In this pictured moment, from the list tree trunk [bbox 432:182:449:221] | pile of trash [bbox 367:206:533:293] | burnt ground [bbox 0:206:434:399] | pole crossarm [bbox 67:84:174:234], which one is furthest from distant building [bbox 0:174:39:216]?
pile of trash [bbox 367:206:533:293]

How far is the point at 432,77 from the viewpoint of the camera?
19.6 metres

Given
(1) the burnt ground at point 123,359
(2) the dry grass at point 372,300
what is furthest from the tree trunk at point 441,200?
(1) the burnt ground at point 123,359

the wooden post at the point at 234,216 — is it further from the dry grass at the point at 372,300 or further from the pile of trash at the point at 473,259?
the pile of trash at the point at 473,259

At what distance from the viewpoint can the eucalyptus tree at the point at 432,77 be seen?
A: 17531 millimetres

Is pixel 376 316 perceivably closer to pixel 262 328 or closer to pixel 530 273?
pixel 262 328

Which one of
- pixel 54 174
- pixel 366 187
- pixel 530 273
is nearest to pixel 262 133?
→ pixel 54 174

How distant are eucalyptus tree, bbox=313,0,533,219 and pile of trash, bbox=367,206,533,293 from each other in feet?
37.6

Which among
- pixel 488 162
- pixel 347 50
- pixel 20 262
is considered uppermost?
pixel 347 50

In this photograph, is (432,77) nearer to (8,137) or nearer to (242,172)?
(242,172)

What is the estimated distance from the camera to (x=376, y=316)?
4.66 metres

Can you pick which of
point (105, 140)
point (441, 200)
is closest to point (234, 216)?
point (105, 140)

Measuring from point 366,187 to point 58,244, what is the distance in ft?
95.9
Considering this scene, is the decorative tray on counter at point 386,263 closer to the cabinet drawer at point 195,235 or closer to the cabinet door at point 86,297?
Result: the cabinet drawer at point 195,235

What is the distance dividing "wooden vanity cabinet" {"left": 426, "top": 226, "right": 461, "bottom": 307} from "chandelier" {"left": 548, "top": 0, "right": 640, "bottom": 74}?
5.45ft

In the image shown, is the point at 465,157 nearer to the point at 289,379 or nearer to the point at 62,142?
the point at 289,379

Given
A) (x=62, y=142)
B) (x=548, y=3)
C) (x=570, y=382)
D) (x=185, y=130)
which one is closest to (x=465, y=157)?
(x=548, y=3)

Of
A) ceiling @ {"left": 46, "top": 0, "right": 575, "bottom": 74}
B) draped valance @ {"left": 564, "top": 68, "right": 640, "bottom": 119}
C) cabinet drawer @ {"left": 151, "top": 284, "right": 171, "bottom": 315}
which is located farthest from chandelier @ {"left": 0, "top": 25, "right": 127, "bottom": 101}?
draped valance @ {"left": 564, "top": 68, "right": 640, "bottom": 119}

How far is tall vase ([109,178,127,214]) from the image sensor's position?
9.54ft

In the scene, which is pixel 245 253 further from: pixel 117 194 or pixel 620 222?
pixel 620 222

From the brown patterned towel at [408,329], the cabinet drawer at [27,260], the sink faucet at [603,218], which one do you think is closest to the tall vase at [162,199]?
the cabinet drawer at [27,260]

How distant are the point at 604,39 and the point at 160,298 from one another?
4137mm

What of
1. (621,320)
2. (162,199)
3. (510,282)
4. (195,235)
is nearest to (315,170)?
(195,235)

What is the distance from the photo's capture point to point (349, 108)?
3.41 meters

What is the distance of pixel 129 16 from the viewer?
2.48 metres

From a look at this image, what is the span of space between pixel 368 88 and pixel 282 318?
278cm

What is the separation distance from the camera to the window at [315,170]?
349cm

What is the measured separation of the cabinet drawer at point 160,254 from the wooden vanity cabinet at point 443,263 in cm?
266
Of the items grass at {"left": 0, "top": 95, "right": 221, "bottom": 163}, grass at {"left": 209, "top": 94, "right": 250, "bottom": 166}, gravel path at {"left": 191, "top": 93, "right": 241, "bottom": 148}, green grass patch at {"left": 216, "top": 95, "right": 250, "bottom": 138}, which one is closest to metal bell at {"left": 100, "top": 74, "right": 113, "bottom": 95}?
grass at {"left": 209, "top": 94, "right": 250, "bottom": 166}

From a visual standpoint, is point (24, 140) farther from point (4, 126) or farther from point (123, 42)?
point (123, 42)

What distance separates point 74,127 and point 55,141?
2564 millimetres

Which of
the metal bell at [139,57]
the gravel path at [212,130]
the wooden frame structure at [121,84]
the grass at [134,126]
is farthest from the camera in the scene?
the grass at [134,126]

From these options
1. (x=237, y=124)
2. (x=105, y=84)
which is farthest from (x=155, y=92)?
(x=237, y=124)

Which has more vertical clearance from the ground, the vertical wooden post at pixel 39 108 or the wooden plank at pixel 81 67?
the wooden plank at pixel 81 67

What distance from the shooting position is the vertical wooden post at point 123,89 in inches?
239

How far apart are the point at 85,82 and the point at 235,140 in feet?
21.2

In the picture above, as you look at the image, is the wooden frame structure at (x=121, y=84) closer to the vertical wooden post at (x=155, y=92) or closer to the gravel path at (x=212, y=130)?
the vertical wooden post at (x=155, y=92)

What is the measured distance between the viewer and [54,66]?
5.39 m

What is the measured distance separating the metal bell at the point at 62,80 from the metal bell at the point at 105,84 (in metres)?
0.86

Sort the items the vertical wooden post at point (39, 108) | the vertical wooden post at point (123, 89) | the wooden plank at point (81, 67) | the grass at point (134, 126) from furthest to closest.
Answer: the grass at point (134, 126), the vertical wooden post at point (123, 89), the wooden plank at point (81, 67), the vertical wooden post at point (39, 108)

□ □ □ □

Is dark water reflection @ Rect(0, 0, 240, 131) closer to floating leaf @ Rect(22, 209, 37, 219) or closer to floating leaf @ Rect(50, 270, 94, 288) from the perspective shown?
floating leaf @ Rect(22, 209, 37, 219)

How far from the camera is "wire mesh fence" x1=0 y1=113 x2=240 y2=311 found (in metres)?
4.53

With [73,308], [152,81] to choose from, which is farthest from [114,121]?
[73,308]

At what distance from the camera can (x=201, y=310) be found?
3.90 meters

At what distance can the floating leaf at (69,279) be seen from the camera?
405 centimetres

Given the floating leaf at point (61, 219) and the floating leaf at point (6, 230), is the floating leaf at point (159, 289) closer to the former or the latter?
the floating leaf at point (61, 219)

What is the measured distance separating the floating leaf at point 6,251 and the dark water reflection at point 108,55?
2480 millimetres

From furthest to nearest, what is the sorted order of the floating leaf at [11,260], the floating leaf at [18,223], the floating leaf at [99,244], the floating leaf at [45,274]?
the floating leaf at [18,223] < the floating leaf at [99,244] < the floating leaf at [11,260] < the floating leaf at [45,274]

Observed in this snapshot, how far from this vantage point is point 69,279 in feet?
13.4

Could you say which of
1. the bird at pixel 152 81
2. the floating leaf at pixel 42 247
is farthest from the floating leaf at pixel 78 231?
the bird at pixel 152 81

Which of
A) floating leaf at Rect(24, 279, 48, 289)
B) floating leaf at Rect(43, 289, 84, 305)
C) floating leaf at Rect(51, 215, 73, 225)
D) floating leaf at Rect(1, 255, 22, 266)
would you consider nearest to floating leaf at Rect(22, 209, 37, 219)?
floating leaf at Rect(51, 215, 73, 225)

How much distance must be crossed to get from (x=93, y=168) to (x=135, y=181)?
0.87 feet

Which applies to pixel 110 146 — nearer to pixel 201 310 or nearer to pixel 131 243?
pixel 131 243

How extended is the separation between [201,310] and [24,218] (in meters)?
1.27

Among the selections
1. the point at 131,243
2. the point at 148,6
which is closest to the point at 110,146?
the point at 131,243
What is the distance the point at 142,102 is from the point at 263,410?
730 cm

□ □ □ □

▸ **Exercise**
Write out the records starting at the line that contains "In this pictured" and ending at the line that contains "Result: the cabinet drawer at point 195,235", both included.

▸ **Answer for the task**
In this pictured moment, from the list tree trunk [bbox 432:182:449:221] | pile of trash [bbox 367:206:533:293] | burnt ground [bbox 0:206:434:399] | pole crossarm [bbox 67:84:174:234], which one is furthest from distant building [bbox 0:174:39:216]?
pile of trash [bbox 367:206:533:293]

How far is the point at 432,77 from the viewpoint of the camera?
19.6 metres

Given
(1) the burnt ground at point 123,359
(2) the dry grass at point 372,300
what is furthest from the tree trunk at point 441,200?
(1) the burnt ground at point 123,359

the wooden post at the point at 234,216 — is it further from the dry grass at the point at 372,300 or further from the pile of trash at the point at 473,259?
the pile of trash at the point at 473,259

At what distance from the viewpoint can the eucalyptus tree at the point at 432,77 be seen?
A: 17531 millimetres

Is pixel 376 316 perceivably closer to pixel 262 328 or closer to pixel 530 273?
pixel 262 328

Which one of
- pixel 54 174
- pixel 366 187
- pixel 530 273
is nearest to pixel 262 133?
→ pixel 54 174

How distant are eucalyptus tree, bbox=313,0,533,219 and pile of trash, bbox=367,206,533,293 from each other in feet?
37.6

Which among
- pixel 488 162
- pixel 347 50
- pixel 20 262
is considered uppermost?
pixel 347 50

In this photograph, is (432,77) nearer to (8,137) or nearer to (242,172)?
(242,172)

What is the estimated distance from the camera to (x=376, y=316)?
4.66 metres

Can you pick which of
point (105, 140)
point (441, 200)
is closest to point (234, 216)?
point (105, 140)

Measuring from point 366,187 to point 58,244, what is the distance in ft?
95.9
Considering this scene, is the decorative tray on counter at point 386,263 closer to the cabinet drawer at point 195,235 or closer to the cabinet door at point 86,297?
Result: the cabinet drawer at point 195,235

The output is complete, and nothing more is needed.